# [Challenge]
Make a Markdown table with the columns Row and Line, listing each non-blank line from the line containing "Out of the items" through the line containing "3.19 meters", both ends included.

# [Source records]

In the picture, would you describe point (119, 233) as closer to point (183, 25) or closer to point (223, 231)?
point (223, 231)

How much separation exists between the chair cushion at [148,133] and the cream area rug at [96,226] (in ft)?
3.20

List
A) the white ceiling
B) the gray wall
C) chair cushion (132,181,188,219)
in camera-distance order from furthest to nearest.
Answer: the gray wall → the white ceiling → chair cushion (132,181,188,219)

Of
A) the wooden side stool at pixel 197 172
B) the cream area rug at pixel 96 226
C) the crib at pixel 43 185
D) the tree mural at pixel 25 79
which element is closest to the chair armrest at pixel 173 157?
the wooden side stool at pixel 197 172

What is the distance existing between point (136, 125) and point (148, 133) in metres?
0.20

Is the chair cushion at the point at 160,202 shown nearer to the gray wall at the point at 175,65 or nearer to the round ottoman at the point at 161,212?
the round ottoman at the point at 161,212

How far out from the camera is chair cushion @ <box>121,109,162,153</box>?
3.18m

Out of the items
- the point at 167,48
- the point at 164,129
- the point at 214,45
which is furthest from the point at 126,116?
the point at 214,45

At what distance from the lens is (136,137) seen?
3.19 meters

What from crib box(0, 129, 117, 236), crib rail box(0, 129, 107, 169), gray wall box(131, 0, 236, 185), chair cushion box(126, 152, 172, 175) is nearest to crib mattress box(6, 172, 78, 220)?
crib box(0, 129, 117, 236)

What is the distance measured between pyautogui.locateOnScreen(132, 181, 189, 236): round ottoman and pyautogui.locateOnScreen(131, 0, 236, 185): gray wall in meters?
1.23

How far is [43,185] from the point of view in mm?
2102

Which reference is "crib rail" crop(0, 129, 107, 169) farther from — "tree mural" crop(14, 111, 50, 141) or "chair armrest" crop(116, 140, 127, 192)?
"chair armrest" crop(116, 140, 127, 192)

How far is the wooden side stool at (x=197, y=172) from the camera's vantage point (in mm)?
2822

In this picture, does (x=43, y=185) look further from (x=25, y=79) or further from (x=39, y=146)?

# [Solution to this problem]
| Row | Line |
|---|---|
| 1 | Out of the items |
| 2 | - the point at 167,48 |
| 3 | - the point at 164,129 |
| 4 | - the point at 214,45 |
| 5 | which is furthest from the point at 126,116? |
| 6 | the point at 214,45 |
| 7 | At what distance from the lens is (136,137) seen? |
| 8 | 3.19 meters |